Ils sont unanimement reconnaissants, auprès de l'organisation pour l'obtention de ces documents qui, par notre arrogance de classe et notre petitesse de mentalité, s'est transformée en privilège accordé avec parcimonie. Mais quel genre de peuple sommes-nous devenus, depuis notre épopée qui fit trembler l’humanité?

Le maire, le chef du projet PwokonTraM à Catholic Relief Service (CRS), M. Jean Anthony Bazile et le responsable de programme et financement de SJM/SFw Haiti ont tour à tour exprimé leurs mots de gratitude. Une certaine solennité régnait.

L'ambiance allait se réchauffer lorsque la population prit la parole. Sans débordement, les douleurs ont surgi. Un appel à l'aide d'une paysannerie qui se meurt au même rythme que le pays, euthanasié par la "petite société des copains des villes". Nous qui rions des "fly" des coquilles des fils des "Moun andeyò".

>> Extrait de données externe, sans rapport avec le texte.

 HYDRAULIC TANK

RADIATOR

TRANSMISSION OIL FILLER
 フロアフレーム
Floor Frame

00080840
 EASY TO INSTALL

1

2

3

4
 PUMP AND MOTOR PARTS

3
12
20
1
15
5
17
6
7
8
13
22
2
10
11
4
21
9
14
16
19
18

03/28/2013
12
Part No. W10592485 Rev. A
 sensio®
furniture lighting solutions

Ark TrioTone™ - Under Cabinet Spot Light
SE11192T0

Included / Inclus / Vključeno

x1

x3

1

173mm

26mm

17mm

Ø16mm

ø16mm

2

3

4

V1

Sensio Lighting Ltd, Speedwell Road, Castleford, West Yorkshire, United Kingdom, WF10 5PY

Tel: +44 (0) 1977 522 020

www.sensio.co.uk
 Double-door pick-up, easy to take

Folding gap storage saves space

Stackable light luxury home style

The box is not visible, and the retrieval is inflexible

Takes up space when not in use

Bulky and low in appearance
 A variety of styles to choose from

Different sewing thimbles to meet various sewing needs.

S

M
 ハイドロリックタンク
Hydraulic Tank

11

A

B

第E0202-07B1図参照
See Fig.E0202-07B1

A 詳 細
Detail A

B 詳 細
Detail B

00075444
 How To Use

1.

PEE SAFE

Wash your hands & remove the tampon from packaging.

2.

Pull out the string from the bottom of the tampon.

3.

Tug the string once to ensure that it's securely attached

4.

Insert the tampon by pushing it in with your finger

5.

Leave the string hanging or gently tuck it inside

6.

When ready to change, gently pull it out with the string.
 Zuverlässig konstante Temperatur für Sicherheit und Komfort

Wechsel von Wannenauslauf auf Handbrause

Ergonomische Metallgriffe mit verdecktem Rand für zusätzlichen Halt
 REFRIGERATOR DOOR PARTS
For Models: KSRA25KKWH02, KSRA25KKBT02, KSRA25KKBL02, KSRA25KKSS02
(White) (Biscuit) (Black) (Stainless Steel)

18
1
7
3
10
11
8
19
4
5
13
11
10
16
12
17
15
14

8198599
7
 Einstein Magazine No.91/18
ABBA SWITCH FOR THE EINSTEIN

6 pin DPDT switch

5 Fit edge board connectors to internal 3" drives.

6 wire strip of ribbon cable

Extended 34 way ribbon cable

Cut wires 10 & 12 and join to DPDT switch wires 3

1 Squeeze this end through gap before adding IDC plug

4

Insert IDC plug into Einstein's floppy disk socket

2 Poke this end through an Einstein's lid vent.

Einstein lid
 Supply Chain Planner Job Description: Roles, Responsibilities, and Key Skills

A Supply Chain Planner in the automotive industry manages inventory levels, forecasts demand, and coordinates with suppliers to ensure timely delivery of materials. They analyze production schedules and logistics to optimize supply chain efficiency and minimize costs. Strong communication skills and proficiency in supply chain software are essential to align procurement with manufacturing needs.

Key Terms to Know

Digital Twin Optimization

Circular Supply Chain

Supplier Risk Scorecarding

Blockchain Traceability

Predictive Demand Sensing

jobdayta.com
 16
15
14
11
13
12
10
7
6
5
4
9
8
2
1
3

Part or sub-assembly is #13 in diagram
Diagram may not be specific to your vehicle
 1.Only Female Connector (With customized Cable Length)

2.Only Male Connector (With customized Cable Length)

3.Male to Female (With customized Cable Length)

Nos échecs d’élites sont à pleurer, nos mauvais choix ou l'absence de choix stratégiques de développement. Personnellement, je crois que la plus grande faute des paysans et des fils de paysans n'est nullement leurs "Djòl sirèt" et leur "erreurs de français"; leurs bêtises, c'est de nous avoir laissé diriger le pays vers l’abîme durant 214 ans...

Mais soyons positifs ! Il faut néanmoins beaucoup de cran pour l’être quand l’état moribond qui nous dirige n'est même pas capable de compter ses vivants!

Tournons-nous vers l'avenir, les solutions existent. Mes conversations avec les différents membres actifs de la population m'ont fait découvrir, l'existence d'une réflexion intéressante. Du consensus peut se dégager autour de l'alternative informatique pour réduire ou éliminer les erreurs dans les rédactions et les délais de livraison.

Le paysan haïtien ne comprend pas pourquoi des ordinateurs en réseau ne sont pas mis à la disposition des officiers d’état civil et tous les autres intervenants de la chaîne, jusqu'aux Archives nationales.

Qui se soucie de l’efficacité administrative?

Mais soyons optimiste car grâce au travail d'organisations comme SJM, nous réduisons le nombre d'enfantômes du pays.